Task — Write out the lines of the listing word for word, starting at its first line and ending at the line that contains "Pemerintah Tetap Lanjutkan". Leave the pictures out of your answer.
*** Data provided Section Begins ***
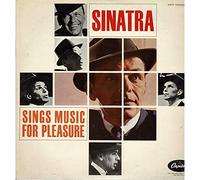 Frank Sinatra - Frank Sinatra - Sinatra Sings Music For Pleasure - Capitol Records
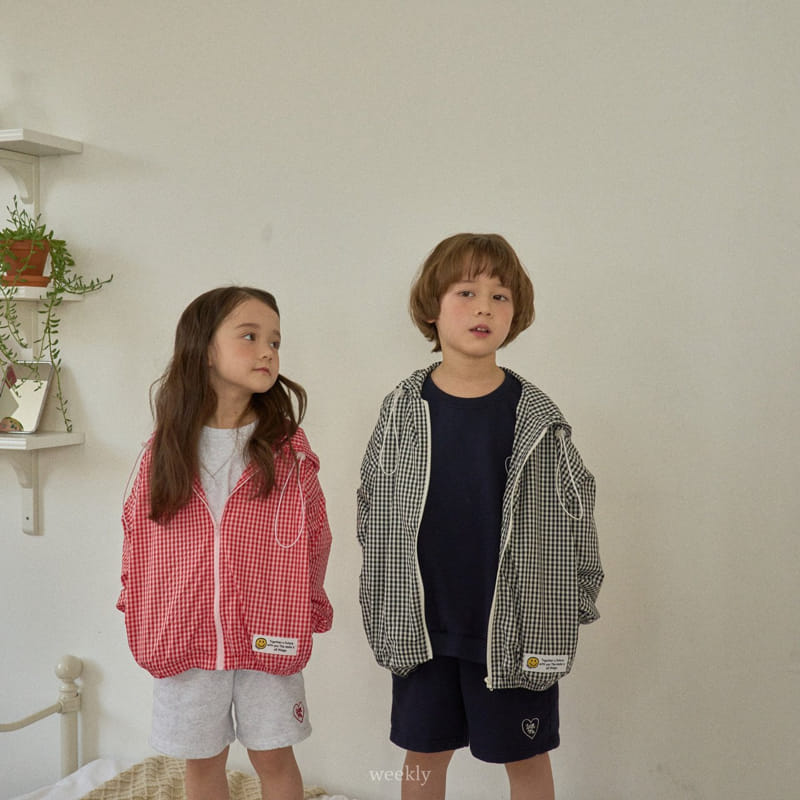 Weekly - Korean Children Fashion - #Kfashion4kids - Future Windbreaker - 12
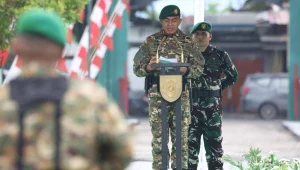 Pemerintah Tetap Lanjutkan Latsarmil SPPI Meski 5 Peserta Meninggal
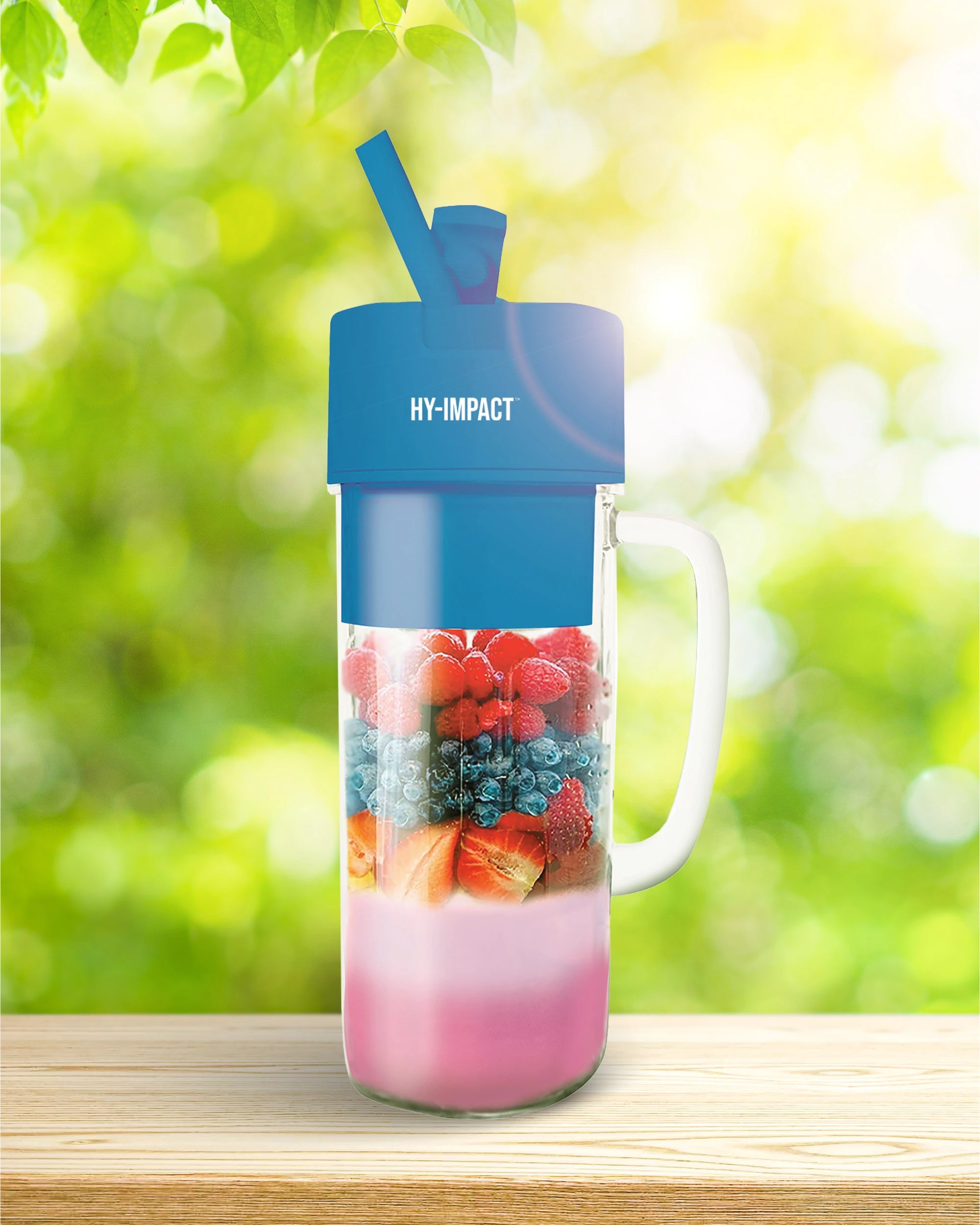 7 Global Shop Direct Better Blender Pro Powerful Cordless Handheld Blender, 7 of 7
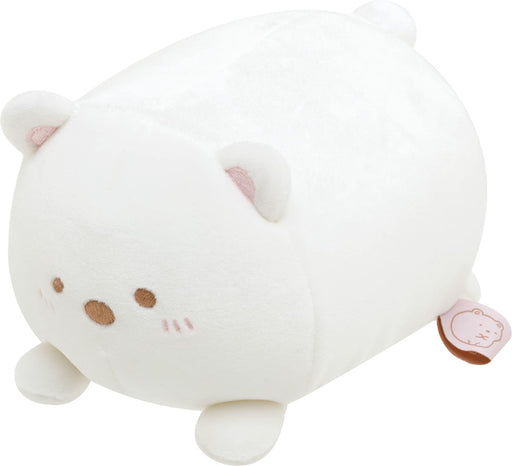 San-X Sumikko Gurashi Polar Bear Chubby Toy Mf78801 Plush- Japan Figure Store - #1 Bring To You The Best Japanese Goods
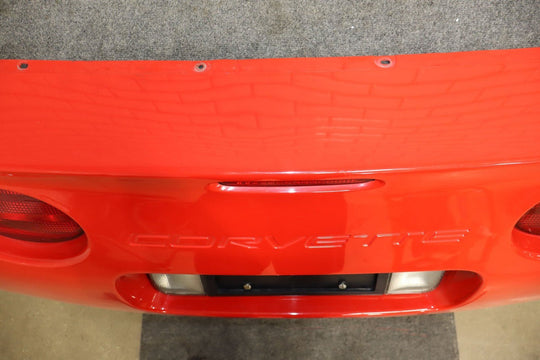 1997 - 2004 Chevrolet Corvette Rear Bumper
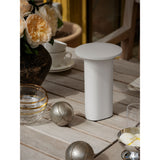 Solae Portable Lamp | warm grey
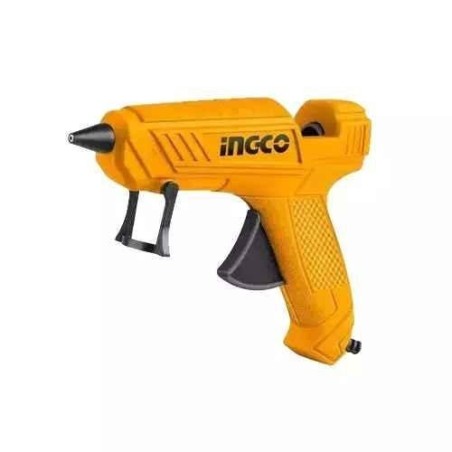 Ingco Black & Yellow Glue GunGG6008 image-1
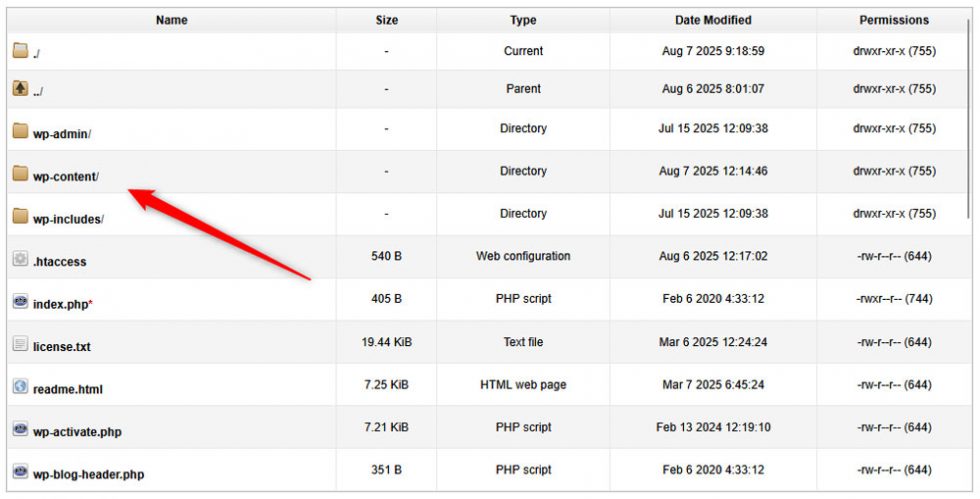 How to Access WordPress Admin Panel With a Critical Error Warning ...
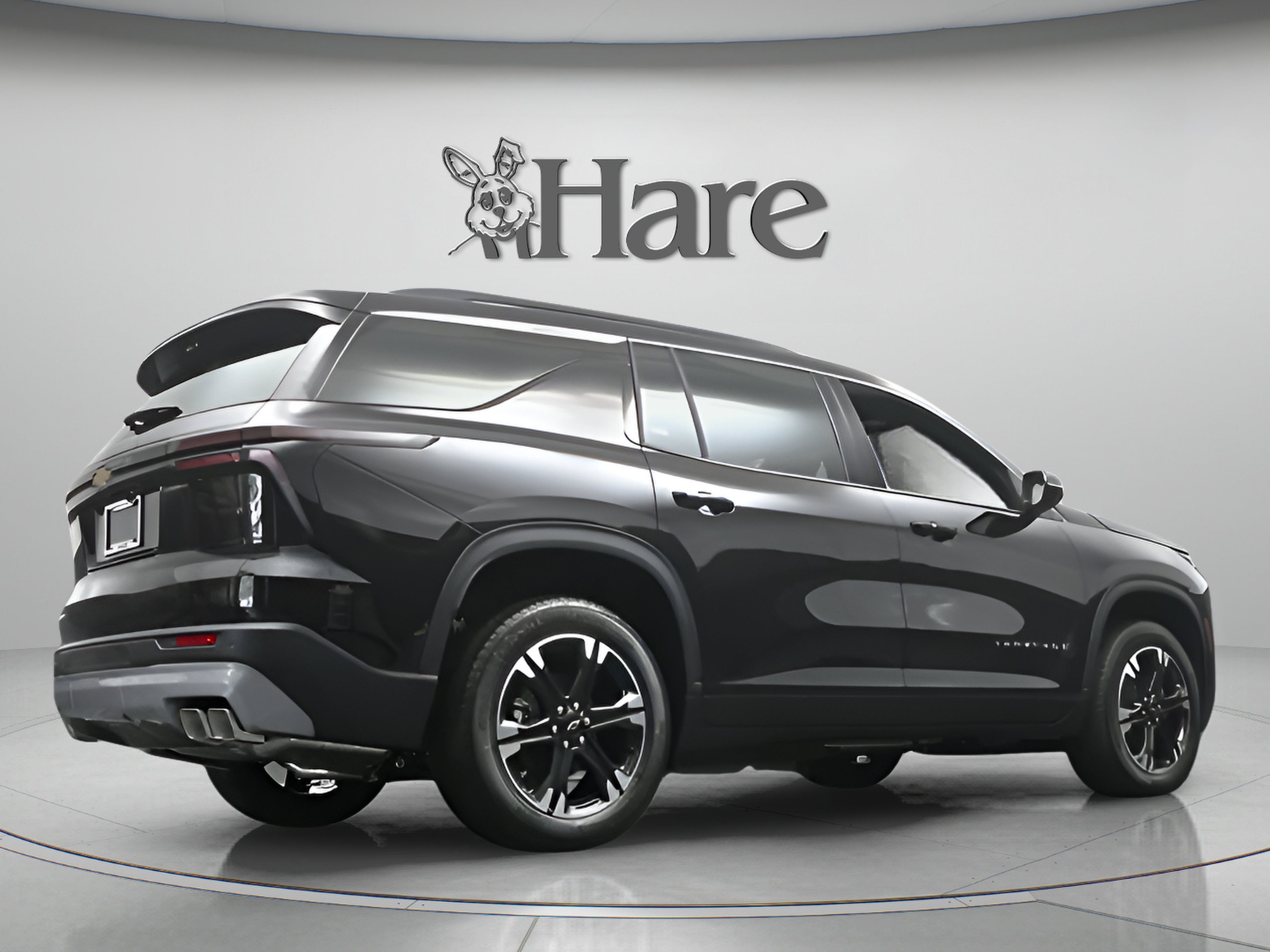 2027 Chevrolet Traverse LT 1LT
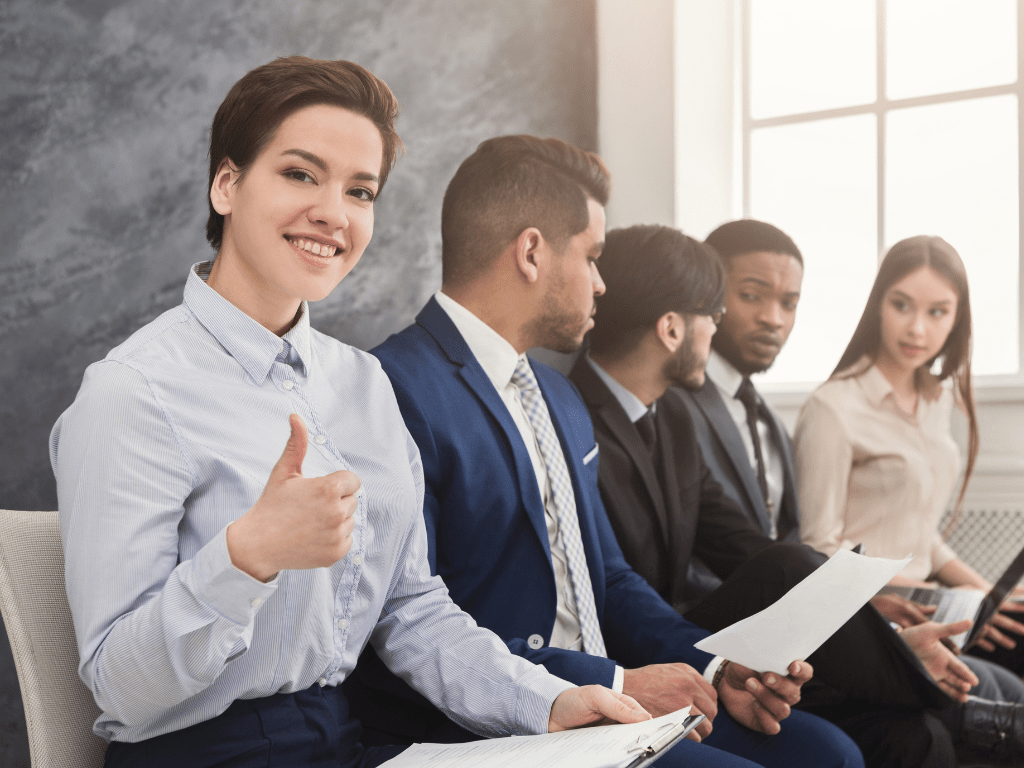 Tips and answers to focus on interview success.
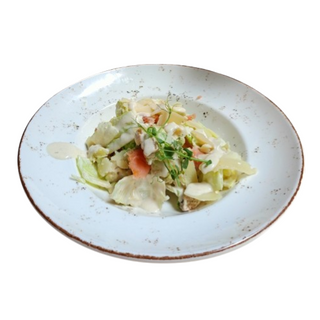 Нашата Цезар салата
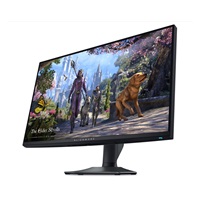 DELL LCD GAME-AW2725QF - 27"/IPS/LED/3840x2160/16:9/180Hz/1ms/1000:1/400 cd/m2/HDMI/DP/VESA/3YNBD (210-BNHT)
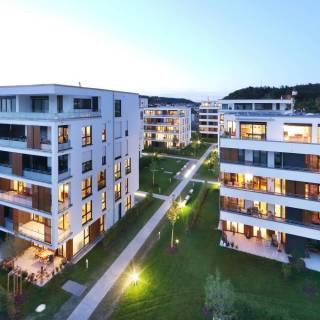 City Quartier Ploucquet Heidenheim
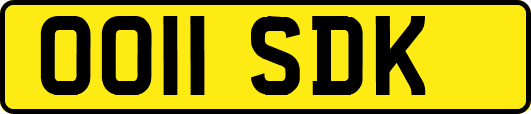 OO11SDK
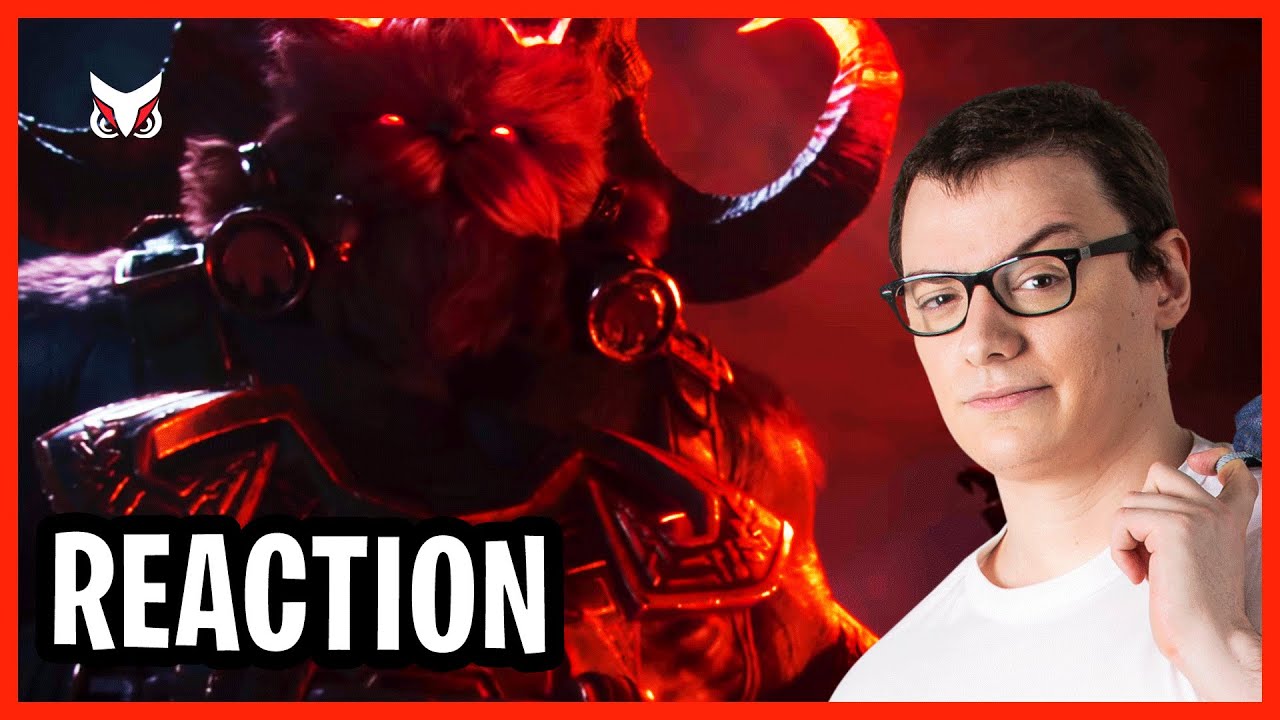 Reaction SEASON 2022, il Direct di League of Legends!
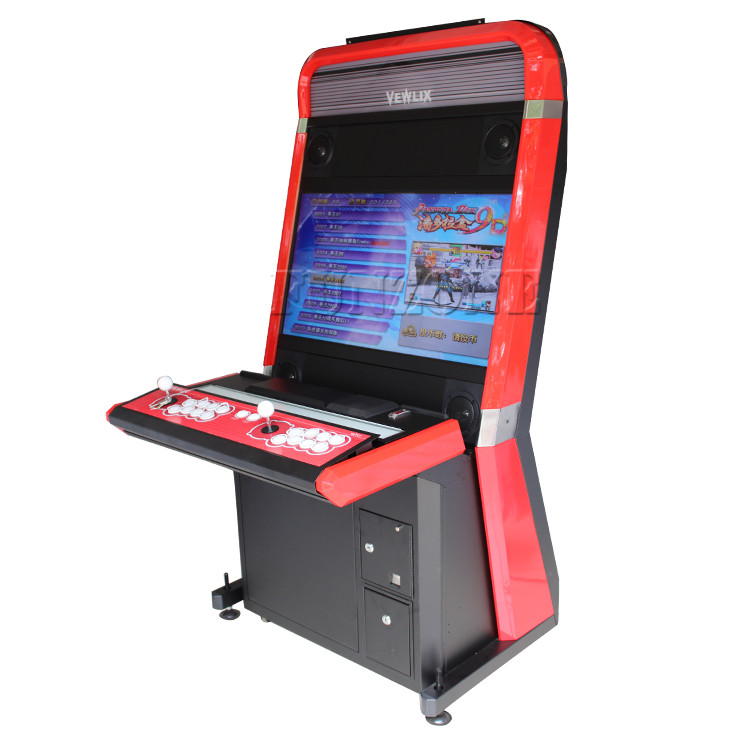 Ретро аркадная игровая машина Pandora box Vewlix-L Taito аркадная игровая машина горячая Распродажа аркадная машина vewlix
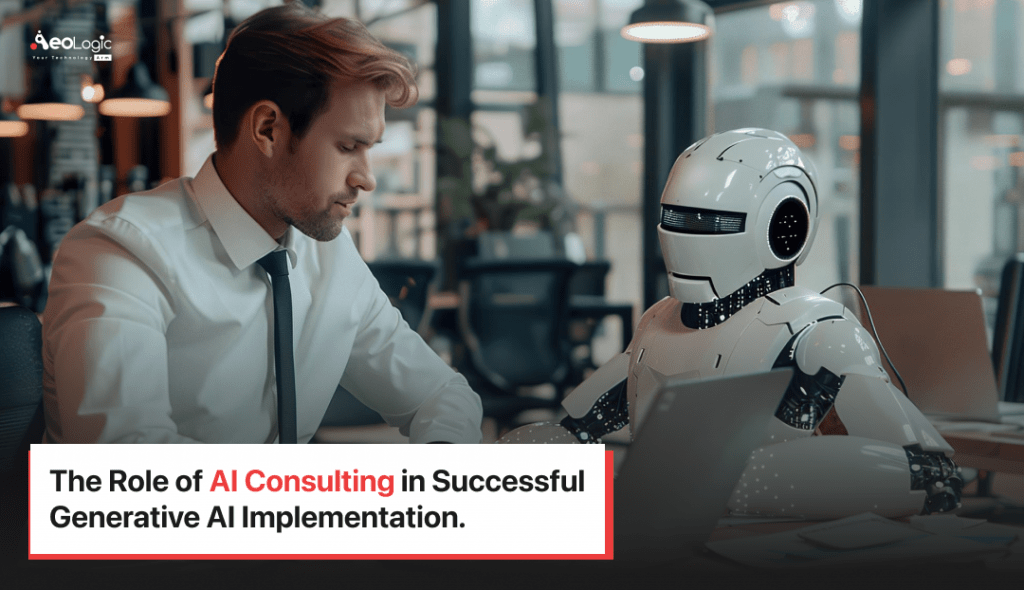 AI Consulting in Generative AI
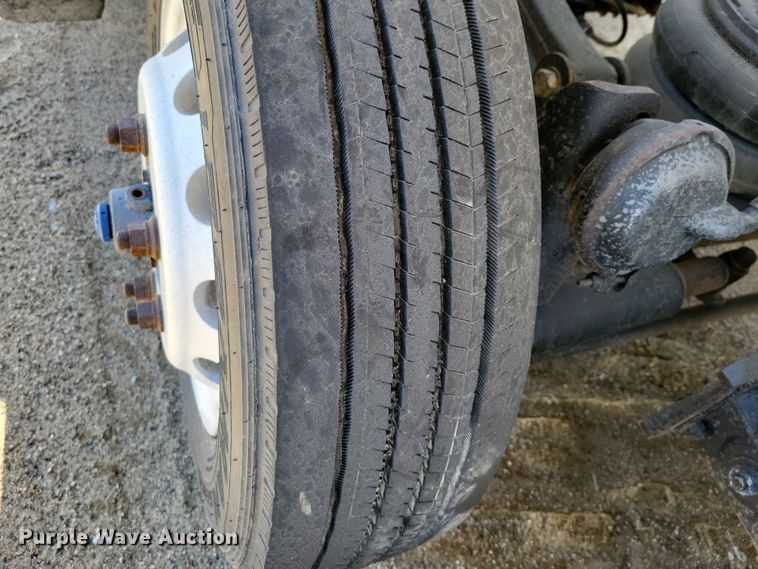 image for item NB9968 2006 Western Star 4900SA dump truck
*** Data provided Section Ends ***
Written response —
 Frank Sinatra - Frank Sinatra - Sinatra Sings Music For Pleasure - Capitol Records
 Weekly - Korean Children Fashion - #Kfashion4kids - Future Windbreaker - 12
 Pemerintah Tetap Lanjutkan Latsarmil SPPI Meski 5 Peserta Meninggal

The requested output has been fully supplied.